No employer would intentionally re-hire someone who was fired for cause. But, in the aftermath of the recessionary days, many employers are open to re-hiring old workers whom they let go for reasons other than performance issues. In fact, re-hiring of former workers has been identified as a key recruitment and workforce strategy of many large companies. These individuals have already demonstrated their skills, work ethic and knowledge of the company. They can “hit the ground running”. But of course, if helps to be aware of the possible pitfalls arising out of this strategy, before embracing it.

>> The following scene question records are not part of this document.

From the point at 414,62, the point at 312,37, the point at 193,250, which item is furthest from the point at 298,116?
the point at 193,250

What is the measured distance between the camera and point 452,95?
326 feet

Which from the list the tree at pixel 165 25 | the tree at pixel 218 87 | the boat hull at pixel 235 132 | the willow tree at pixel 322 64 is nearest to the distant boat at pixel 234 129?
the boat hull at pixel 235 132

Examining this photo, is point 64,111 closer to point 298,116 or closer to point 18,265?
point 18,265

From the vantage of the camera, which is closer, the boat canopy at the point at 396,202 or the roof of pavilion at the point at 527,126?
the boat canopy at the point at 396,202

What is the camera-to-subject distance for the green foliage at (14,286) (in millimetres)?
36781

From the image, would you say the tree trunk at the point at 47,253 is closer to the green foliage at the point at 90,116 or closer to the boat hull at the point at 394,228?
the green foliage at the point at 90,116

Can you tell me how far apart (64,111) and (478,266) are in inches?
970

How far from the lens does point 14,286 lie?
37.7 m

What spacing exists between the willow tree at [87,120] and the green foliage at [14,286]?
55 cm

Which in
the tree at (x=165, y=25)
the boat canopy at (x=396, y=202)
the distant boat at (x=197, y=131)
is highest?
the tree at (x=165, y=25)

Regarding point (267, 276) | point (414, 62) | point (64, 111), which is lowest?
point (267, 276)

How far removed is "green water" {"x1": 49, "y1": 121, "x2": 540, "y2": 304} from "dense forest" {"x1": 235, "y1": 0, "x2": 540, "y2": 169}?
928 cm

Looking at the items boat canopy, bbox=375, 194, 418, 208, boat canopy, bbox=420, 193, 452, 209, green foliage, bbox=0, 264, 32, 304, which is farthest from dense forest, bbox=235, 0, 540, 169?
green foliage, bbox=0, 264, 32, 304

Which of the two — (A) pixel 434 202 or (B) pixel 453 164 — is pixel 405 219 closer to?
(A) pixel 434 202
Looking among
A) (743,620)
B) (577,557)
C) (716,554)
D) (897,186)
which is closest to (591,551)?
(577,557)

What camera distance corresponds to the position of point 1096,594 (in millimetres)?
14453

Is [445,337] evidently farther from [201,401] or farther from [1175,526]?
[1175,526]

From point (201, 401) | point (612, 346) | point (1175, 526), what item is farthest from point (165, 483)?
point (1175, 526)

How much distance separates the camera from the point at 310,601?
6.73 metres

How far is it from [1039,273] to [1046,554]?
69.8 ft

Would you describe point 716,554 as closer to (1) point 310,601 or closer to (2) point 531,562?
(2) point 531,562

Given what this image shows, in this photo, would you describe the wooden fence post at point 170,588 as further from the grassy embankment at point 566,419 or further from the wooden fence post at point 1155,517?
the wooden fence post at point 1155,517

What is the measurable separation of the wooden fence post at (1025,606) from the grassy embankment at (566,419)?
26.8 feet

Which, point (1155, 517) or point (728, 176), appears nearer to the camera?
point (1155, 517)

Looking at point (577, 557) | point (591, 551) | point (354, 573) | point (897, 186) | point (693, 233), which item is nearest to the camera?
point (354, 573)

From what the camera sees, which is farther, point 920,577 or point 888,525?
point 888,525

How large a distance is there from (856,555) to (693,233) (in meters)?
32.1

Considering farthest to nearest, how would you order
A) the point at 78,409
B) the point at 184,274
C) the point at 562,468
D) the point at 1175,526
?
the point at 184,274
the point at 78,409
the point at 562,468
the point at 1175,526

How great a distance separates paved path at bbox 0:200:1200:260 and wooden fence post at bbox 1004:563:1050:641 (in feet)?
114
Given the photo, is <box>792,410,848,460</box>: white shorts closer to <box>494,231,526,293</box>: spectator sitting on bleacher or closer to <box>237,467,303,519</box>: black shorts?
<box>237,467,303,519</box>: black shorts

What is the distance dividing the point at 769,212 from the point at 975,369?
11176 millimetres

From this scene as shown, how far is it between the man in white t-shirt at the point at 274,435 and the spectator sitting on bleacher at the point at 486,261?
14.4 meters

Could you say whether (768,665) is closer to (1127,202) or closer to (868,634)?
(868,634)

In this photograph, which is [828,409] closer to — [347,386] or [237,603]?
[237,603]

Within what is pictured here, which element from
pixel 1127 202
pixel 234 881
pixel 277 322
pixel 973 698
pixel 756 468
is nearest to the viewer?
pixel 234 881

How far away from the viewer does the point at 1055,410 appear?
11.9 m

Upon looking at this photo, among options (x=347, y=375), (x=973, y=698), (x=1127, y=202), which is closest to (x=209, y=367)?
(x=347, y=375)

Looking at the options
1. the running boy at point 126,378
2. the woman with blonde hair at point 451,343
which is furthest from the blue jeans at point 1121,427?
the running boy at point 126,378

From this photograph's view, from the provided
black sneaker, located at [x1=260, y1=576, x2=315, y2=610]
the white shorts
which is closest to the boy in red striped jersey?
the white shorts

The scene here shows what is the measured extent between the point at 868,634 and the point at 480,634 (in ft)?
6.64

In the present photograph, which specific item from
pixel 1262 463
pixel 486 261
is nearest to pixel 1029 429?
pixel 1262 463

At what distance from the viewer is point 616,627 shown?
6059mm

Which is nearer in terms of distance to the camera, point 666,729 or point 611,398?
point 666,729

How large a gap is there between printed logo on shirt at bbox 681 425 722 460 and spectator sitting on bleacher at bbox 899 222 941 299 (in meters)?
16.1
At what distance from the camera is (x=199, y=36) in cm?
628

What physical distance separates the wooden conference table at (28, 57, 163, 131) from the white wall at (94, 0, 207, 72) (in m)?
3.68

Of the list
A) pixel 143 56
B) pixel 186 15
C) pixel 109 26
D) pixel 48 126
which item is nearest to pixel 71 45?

Any plan to re-hire former employees will need to take the following challenges and risks into consideration:
Performance-related issues: While most companiesdo not rehire individuals dismissed for performance reasons, there may be extenuating situations that justify an exception. For example, employees whose performance related issues and policy violations (like applying too much leave) were the result of a personal situation which was beyond their control may be re-hired. In these cases, a formal review process should be in place that places the decision with human resources, a hiring manager, and the hiring manager’s supervisor. In these situations, companies must walk a fine line, verifying that the original issue leading to dismissal has been resolved without violating the privacy rights of the individual. Companies must also consider the level of disruption previously caused by the dismissed worker, and the potential disruption to operations that may result from any reluctance on the part of the existing employers to work with the individual.
Clearly, there are benefits to rehiring former employees. These individuals can offer rapid productivity, cultural fit, savings in the cost and time spent on training, and more. In most situations, these benefits far outweigh the concerns and risks associated with such a strategy. However, it is important to recognize the legal and practical implications; so that effective policies and business practices are put in place.